To facilitate an understanding of the subject matter described herein, many aspects are described in terms of sequences of actions. At least one of these aspects defined by the claims is performed by an electronic hardware component. For example, it will be recognized that the various actions may be performed by specialized circuits or circuitry, by program instructions being executed by one or more processors, or by a combination of both. The description herein of any sequence of actions is not intended to imply that the specific order described for performing that sequence must be followed. All methods described herein may be performed in any suitable order unless otherwise indicated herein or otherwise clearly contradicted by context.
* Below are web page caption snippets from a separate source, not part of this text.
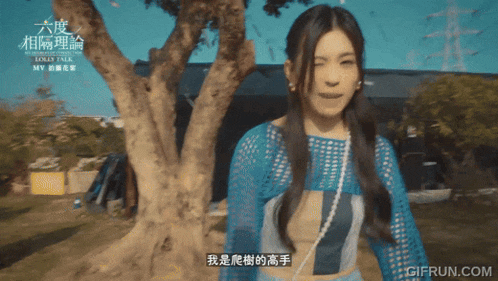 a woman in a blue top stands in front of a tree with gifrun.com written on the bottom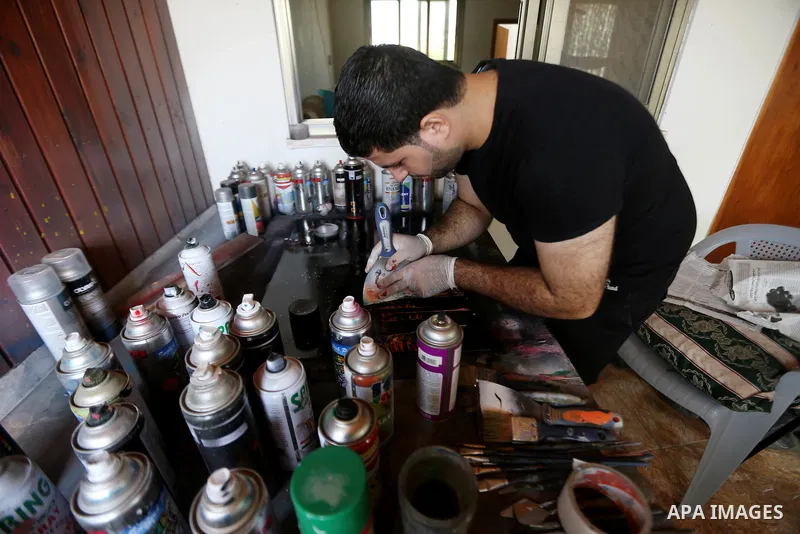 A Palestinian artist Khaled Salama, 27, paints on glass pots using colored sand, at his work shop in the West Bank city of Salfit, on Sep. 27, 2016. Photo by Shadi Hatem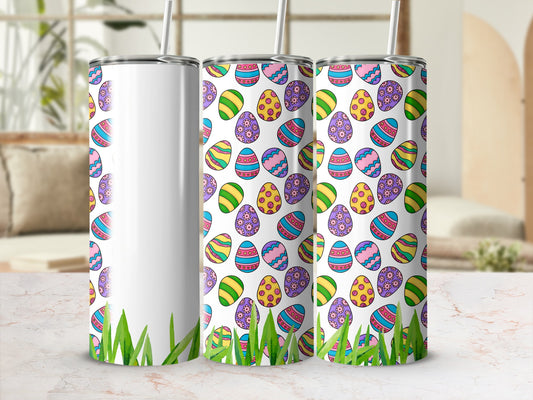 Three tumblers with colorful Easter egg pattern and green grass base.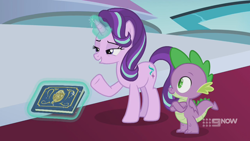 Size: 1280x720 | Tagged: safe, screencap, spike, starlight glimmer, dragon, pony, unicorn, g4, memories and more, my little pony: friendship is forever, 9now, book, crossed arms, duo, levitation, magic, magic aura, scrapbook, telekinesis, winged spike, wings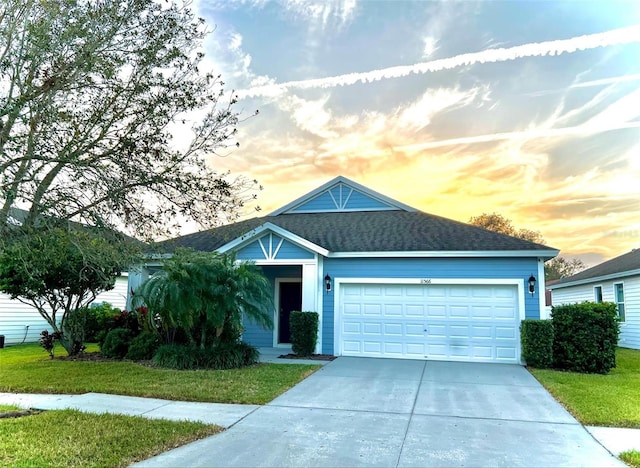 view of front of property featuring a garage, concrete driveway, a lawn, and roof with shingles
The use of the terms “a” and “an” and “the” and similar referents in the context of describing the subject matter (particularly in the context of the following claims) are to be construed to cover both the singular and the plural, unless otherwise indicated herein or clearly contradicted by context. Recitation of ranges of values herein are merely intended to serve as a shorthand method of referring individually to each separate value falling within the range, unless otherwise indicated herein, and each separate value is incorporated into the specification as if it were individually recited herein. Furthermore, the foregoing description is for the purpose of illustration only, and not for the purpose of limitation, as the scope of protection sought is defined by the claims as set forth hereinafter together with any equivalents thereof entitled to. The use of any and all examples, or exemplary language (e.g., “such as”) provided herein, is intended merely to better illustrate the subject matter and does not pose a limitation on the scope of the subject matter unless otherwise claimed. The use of the term “based on” and other like phrases indicating a condition for bringing about a result, both in the claims and in the written description, is not intended to foreclose any other conditions that bring about that result. No language in the specification should be construed as indicating any non-claimed element as essential to the practice of the invention as claimed.
The embodiments described herein included the one or more modes known to the inventor for carrying out the claimed subject matter. Of course, variations of those embodiments will become apparent to those of ordinary skill in the art upon reading the foregoing description. The inventor expects skilled artisans to employ such variations as appropriate, and the inventor intends for the claimed subject matter to be practiced otherwise than as specifically described herein. Accordingly, this claimed subject matter includes all modifications and equivalents of the subject matter recited in the claims appended hereto as permitted by applicable law. Moreover, any combination of the above-described elements in all possible variations thereof is encompassed unless otherwise indicated herein or otherwise clearly contradicted by context.
While various embodiments have been described above, it should be understood that they have been presented by way of example only, and not limitation. Thus, the breadth and scope of a preferred embodiment should not be limited by any of the above-described exemplary embodiments, but should be defined only in accordance with the following claims and their equivalents.